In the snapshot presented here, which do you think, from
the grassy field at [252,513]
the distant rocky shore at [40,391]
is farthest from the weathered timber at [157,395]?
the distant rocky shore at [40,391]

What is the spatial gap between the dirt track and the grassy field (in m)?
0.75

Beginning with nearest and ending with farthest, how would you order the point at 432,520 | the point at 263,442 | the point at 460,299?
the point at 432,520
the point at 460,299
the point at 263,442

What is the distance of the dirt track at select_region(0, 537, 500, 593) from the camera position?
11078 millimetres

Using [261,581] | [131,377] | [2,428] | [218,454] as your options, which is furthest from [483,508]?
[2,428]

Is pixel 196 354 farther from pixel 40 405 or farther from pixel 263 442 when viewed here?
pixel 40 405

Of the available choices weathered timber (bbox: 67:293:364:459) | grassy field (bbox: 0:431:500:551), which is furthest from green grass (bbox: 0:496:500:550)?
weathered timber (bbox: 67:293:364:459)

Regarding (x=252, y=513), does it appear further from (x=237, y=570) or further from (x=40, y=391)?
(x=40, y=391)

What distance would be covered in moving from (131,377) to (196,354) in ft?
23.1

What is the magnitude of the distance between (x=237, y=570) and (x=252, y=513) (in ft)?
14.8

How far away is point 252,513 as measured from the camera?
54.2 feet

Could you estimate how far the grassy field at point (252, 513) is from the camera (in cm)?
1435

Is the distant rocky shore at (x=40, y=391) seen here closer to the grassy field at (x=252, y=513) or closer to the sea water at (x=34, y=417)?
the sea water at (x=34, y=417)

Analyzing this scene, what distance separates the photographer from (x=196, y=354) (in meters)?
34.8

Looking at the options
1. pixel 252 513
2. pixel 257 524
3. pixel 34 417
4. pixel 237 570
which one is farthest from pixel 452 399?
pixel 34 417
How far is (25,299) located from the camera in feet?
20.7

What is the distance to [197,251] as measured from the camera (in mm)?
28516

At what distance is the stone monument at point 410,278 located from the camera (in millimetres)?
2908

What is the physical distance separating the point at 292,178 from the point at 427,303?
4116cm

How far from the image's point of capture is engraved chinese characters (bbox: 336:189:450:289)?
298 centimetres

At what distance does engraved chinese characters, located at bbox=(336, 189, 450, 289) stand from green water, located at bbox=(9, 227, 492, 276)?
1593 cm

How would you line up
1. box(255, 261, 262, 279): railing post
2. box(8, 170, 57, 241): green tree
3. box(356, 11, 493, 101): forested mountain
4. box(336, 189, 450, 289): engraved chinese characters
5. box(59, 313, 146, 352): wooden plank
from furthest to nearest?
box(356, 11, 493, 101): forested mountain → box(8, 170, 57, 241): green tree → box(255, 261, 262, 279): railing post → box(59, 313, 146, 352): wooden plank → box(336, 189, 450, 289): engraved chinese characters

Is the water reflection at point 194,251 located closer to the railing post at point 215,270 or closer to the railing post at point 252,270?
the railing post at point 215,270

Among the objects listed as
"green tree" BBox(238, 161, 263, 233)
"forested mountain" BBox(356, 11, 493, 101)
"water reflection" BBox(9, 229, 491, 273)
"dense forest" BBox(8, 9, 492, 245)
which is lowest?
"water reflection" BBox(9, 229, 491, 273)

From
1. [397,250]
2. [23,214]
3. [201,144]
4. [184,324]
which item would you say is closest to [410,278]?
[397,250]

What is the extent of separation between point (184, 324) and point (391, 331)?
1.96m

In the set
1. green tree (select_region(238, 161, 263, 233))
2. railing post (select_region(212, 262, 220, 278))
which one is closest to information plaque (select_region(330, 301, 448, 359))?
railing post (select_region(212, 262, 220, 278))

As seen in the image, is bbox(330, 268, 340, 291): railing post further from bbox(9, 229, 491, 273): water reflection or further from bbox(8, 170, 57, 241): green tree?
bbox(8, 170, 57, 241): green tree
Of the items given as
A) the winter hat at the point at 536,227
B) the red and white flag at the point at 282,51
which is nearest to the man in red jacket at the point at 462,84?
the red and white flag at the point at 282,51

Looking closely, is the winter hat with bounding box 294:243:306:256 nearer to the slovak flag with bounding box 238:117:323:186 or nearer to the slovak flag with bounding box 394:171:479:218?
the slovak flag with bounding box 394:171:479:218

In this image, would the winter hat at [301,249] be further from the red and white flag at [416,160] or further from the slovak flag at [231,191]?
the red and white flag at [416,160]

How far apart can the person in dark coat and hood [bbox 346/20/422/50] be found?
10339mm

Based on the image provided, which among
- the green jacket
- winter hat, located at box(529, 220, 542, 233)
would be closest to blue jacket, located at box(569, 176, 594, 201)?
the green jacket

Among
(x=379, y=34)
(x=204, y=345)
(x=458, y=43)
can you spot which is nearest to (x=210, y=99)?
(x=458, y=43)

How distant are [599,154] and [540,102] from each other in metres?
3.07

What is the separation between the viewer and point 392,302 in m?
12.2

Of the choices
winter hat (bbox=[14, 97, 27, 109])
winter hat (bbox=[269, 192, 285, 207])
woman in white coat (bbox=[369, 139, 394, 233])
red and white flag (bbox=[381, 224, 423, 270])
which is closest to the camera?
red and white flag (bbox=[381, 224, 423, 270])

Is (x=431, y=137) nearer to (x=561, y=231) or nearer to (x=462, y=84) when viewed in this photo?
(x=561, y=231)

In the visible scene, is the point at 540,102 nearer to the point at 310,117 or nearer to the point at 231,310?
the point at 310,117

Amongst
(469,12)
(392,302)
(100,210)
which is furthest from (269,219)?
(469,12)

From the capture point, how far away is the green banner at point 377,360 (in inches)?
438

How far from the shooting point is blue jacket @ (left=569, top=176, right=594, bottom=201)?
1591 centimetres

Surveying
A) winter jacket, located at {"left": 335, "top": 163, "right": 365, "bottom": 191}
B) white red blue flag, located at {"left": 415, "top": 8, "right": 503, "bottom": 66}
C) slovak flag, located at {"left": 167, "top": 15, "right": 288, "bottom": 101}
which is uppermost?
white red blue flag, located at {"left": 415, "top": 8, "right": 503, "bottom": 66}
▬▬▬▬▬▬▬▬▬▬
STATED PROBLEM = Put every line of the listing above into a JSON list of strings, one string per line and no blank lines.

FINISHED TASK =
[
  "In the snapshot presented here, which do you think, from",
  "the grassy field at [252,513]",
  "the distant rocky shore at [40,391]",
  "is farthest from the weathered timber at [157,395]?",
  "the distant rocky shore at [40,391]",
  "What is the spatial gap between the dirt track and the grassy field (in m)?",
  "0.75",
  "Beginning with nearest and ending with farthest, how would you order the point at 432,520 | the point at 263,442 | the point at 460,299?",
  "the point at 432,520",
  "the point at 460,299",
  "the point at 263,442",
  "What is the distance of the dirt track at select_region(0, 537, 500, 593) from the camera position?",
  "11078 millimetres",
  "Using [261,581] | [131,377] | [2,428] | [218,454] as your options, which is furthest from [483,508]?",
  "[2,428]",
  "Is pixel 196 354 farther from pixel 40 405 or farther from pixel 263 442 when viewed here?",
  "pixel 40 405",
  "Of the available choices weathered timber (bbox: 67:293:364:459) | grassy field (bbox: 0:431:500:551), which is furthest from green grass (bbox: 0:496:500:550)?",
  "weathered timber (bbox: 67:293:364:459)",
  "Regarding (x=252, y=513), does it appear further from (x=237, y=570) or further from (x=40, y=391)?",
  "(x=40, y=391)",
  "What distance would be covered in moving from (131,377) to (196,354) in ft?",
  "23.1",
  "What is the magnitude of the distance between (x=237, y=570) and (x=252, y=513) (in ft)?",
  "14.8",
  "How far away is point 252,513 as measured from the camera?",
  "54.2 feet",
  "Could you estimate how far the grassy field at point (252, 513) is from the camera (in cm)?",
  "1435",
  "Is the distant rocky shore at (x=40, y=391) seen here closer to the grassy field at (x=252, y=513) or closer to the sea water at (x=34, y=417)?",
  "the sea water at (x=34, y=417)",
  "Analyzing this scene, what distance separates the photographer from (x=196, y=354) (in meters)?",
  "34.8",
  "Looking at the options",
  "1. pixel 252 513",
  "2. pixel 257 524",
  "3. pixel 34 417",
  "4. pixel 237 570",
  "which one is farthest from pixel 452 399?",
  "pixel 34 417",
  "How far is (25,299) located from the camera in feet?",
  "20.7",
  "What is the distance to [197,251] as measured from the camera (in mm)?",
  "28516",
  "At what distance is the stone monument at point 410,278 located from the camera (in millimetres)?",
  "2908",
  "What is the physical distance separating the point at 292,178 from the point at 427,303?",
  "4116cm",
  "How far from the image's point of capture is engraved chinese characters (bbox: 336:189:450:289)?",
  "298 centimetres",
  "At what distance does engraved chinese characters, located at bbox=(336, 189, 450, 289) stand from green water, located at bbox=(9, 227, 492, 276)?",
  "1593 cm",
  "How would you line up",
  "1. box(255, 261, 262, 279): railing post",
  "2. box(8, 170, 57, 241): green tree",
  "3. box(356, 11, 493, 101): forested mountain",
  "4. box(336, 189, 450, 289): engraved chinese characters",
  "5. box(59, 313, 146, 352): wooden plank",
  "from furthest to nearest?",
  "box(356, 11, 493, 101): forested mountain → box(8, 170, 57, 241): green tree → box(255, 261, 262, 279): railing post → box(59, 313, 146, 352): wooden plank → box(336, 189, 450, 289): engraved chinese characters",
  "Is the water reflection at point 194,251 located closer to the railing post at point 215,270 or closer to the railing post at point 252,270?",
  "the railing post at point 215,270",
  "Among the objects listed as",
  "\"green tree\" BBox(238, 161, 263, 233)",
  "\"forested mountain\" BBox(356, 11, 493, 101)",
  "\"water reflection\" BBox(9, 229, 491, 273)",
  "\"dense forest\" BBox(8, 9, 492, 245)",
  "which is lowest?",
  "\"water reflection\" BBox(9, 229, 491, 273)",
  "From",
  "1. [397,250]",
  "2. [23,214]",
  "3. [201,144]",
  "4. [184,324]",
  "which item would you say is closest to [410,278]?",
  "[397,250]",
  "What is the extent of separation between point (184, 324) and point (391, 331)?",
  "1.96m",
  "In the set",
  "1. green tree (select_region(238, 161, 263, 233))",
  "2. railing post (select_region(212, 262, 220, 278))",
  "which one is closest to information plaque (select_region(330, 301, 448, 359))?",
  "railing post (select_region(212, 262, 220, 278))",
  "As seen in the image, is bbox(330, 268, 340, 291): railing post further from bbox(9, 229, 491, 273): water reflection or further from bbox(8, 170, 57, 241): green tree?",
  "bbox(8, 170, 57, 241): green tree",
  "Of the items given as",
  "A) the winter hat at the point at 536,227",
  "B) the red and white flag at the point at 282,51",
  "which is nearest to the man in red jacket at the point at 462,84?",
  "the red and white flag at the point at 282,51",
  "Looking closely, is the winter hat with bounding box 294:243:306:256 nearer to the slovak flag with bounding box 238:117:323:186 or nearer to the slovak flag with bounding box 394:171:479:218?",
  "the slovak flag with bounding box 394:171:479:218",
  "In this image, would the winter hat at [301,249] be further from the red and white flag at [416,160] or further from the slovak flag at [231,191]?",
  "the red and white flag at [416,160]",
  "How far apart can the person in dark coat and hood [bbox 346/20/422/50] be found?",
  "10339mm",
  "Based on the image provided, which among",
  "- the green jacket",
  "- winter hat, located at box(529, 220, 542, 233)",
  "would be closest to blue jacket, located at box(569, 176, 594, 201)?",
  "the green jacket",
  "Among",
  "(x=379, y=34)",
  "(x=204, y=345)",
  "(x=458, y=43)",
  "can you spot which is nearest to (x=210, y=99)?",
  "(x=458, y=43)",
  "How distant are [599,154] and [540,102] from each other in metres?",
  "3.07",
  "What is the separation between the viewer and point 392,302 in m?",
  "12.2",
  "Of the choices",
  "winter hat (bbox=[14, 97, 27, 109])",
  "winter hat (bbox=[269, 192, 285, 207])",
  "woman in white coat (bbox=[369, 139, 394, 233])",
  "red and white flag (bbox=[381, 224, 423, 270])",
  "which is closest to the camera?",
  "red and white flag (bbox=[381, 224, 423, 270])",
  "Is (x=431, y=137) nearer to (x=561, y=231) or nearer to (x=462, y=84) when viewed in this photo?",
  "(x=561, y=231)",
  "In the visible scene, is the point at 540,102 nearer to the point at 310,117 or nearer to the point at 231,310?",
  "the point at 310,117",
  "Amongst",
  "(469,12)",
  "(392,302)",
  "(100,210)",
  "which is furthest from (269,219)?",
  "(469,12)",
  "From the capture point, how far away is the green banner at point 377,360 (in inches)?",
  "438",
  "How far from the shooting point is blue jacket @ (left=569, top=176, right=594, bottom=201)?",
  "1591 centimetres",
  "Surveying",
  "A) winter jacket, located at {\"left\": 335, \"top\": 163, \"right\": 365, \"bottom\": 191}",
  "B) white red blue flag, located at {\"left\": 415, \"top\": 8, \"right\": 503, \"bottom\": 66}",
  "C) slovak flag, located at {\"left\": 167, \"top\": 15, \"right\": 288, \"bottom\": 101}",
  "which is uppermost?",
  "white red blue flag, located at {\"left\": 415, \"top\": 8, \"right\": 503, \"bottom\": 66}"
]